XAU/USD remained sideways within the channel, where a strong breakout is needed before following the weekly bullish trend.


The current Relative Strength Index on the daily XAU/USD price remains below the 50.00 line, while the latest price action shows strong buying pressure after the Nonfarm payroll release.

On the daily chart, the current price is trading below the 20 EMA and 100-day SMA levels, which is a sign of an active seller’s presence in the market.

As per the XAU/USD weekly outlook, a stable price above 1950.00- 1955.00 is needed before forming a solid bullish trend. In that case, a buying possibility could open, where the main aim is to test the 1975.00 level. Moreover, a D1 candle above the 1965.00 level could flip the monthly candle with a strong bullish trend continuation opportunity.

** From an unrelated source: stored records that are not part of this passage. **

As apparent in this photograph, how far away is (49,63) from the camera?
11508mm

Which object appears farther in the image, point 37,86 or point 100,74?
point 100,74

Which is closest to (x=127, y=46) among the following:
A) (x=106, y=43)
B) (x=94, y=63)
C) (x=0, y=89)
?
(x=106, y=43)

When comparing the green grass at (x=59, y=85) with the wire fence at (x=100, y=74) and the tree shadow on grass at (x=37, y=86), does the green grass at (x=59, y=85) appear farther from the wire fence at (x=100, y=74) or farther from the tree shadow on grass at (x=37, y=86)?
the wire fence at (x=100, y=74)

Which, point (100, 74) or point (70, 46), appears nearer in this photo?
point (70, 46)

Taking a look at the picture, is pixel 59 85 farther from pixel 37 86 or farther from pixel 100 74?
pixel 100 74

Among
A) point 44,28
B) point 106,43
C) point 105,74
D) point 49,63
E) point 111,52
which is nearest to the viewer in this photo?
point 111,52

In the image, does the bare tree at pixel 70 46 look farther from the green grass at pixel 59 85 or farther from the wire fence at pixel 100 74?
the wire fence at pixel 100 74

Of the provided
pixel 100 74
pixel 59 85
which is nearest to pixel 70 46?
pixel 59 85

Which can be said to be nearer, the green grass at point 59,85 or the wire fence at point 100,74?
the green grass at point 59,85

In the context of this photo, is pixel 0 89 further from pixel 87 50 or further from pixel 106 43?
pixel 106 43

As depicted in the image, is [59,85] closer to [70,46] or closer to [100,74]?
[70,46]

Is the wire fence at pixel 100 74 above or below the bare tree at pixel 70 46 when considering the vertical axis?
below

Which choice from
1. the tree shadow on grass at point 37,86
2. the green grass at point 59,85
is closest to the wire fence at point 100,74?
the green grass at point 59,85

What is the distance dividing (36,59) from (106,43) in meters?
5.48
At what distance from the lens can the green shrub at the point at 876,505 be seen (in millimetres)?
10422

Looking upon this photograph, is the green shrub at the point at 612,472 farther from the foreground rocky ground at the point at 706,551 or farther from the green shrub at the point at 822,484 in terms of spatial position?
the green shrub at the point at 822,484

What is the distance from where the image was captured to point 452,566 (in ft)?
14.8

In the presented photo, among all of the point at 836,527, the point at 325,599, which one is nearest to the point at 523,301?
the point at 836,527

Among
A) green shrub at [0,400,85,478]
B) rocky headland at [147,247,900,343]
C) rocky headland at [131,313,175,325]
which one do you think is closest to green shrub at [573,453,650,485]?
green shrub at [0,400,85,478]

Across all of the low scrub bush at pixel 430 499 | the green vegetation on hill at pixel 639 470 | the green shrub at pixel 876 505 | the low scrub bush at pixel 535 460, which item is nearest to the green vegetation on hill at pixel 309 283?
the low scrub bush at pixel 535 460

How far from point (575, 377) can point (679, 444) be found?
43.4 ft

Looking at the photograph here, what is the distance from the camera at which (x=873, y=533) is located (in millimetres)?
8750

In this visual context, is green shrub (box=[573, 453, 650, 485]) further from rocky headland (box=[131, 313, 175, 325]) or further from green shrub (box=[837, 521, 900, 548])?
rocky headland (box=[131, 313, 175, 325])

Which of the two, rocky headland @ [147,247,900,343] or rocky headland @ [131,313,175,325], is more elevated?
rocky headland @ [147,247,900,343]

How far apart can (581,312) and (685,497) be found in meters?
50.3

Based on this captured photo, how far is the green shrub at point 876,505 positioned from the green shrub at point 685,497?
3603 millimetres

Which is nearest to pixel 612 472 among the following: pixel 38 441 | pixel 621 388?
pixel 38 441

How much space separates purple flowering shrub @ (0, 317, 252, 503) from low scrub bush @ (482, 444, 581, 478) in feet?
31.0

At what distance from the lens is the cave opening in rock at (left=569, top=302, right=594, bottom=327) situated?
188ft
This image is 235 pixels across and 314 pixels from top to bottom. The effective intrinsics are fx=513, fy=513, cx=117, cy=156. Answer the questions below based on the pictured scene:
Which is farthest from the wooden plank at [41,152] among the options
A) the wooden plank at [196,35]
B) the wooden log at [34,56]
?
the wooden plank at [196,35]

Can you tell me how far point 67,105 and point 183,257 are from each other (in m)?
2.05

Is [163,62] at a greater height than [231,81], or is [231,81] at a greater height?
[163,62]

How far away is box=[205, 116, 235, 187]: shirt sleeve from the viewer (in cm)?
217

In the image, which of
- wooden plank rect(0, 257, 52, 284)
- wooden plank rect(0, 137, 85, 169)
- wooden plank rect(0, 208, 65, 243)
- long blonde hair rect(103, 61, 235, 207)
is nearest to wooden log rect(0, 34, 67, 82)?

On the bearish side, the 1920.00 static support level could be the immediate support level. A bearish D1 candle below this level could lower the price toward the 1910.00 level before moving toward the 1900.00 psychological level. 


Bitcoin's current trading price is hovering near a six-week nadir not seen in the preceding two months. Following the publication of July's US Non-Farm Payrolls (NFP) data, the asset managed to maintain a price above 29,000, indicating a possible August price recovery.

The US NFP figures for July fell short of market participants' expectations, totaling 187,000, while the unemployment rate decreased to 3.5%. This change in macroeconomic conditions appears to be favorable for risk assets; however, the complete impact on the US Dollar's selling pressure remains to be seen.

After six weeks of consistent decline, Bitcoin's price is attempting a recovery toward the 30,000.00 threshold. Investors have anxiously anticipated a catalyst for the asset, such as the US Securities and Exchange Commission's approval of a spot Bitcoin Exchange Traded Fund (ETF). However, Bitcoin's ability to resume its upward momentum has been hampered by the persistent uncertainty surrounding US regulations and the regulatory assault on cryptocurrencies.

Despite difficulties in the DeFi sector and increased regulatory scrutiny on cryptocurrency exchanges, the US economy created 187,000 Non-Farm Payroll jobs in July.


The trajectory of Bitcoin's price over the past few months has been upward. However, a distinct breach below 27,700.00 would signal a possible shift toward a bearish trend. 

The intersection of the 10-day and 50-day Exponential Moving Averages (EMAs) are spotted at the 27,300.00 level, representing a significant resistance point for BTC's price on the below-price chart.

After the Non-farm payroll, investors might expect a lighter week, where the CPI would be the main focus.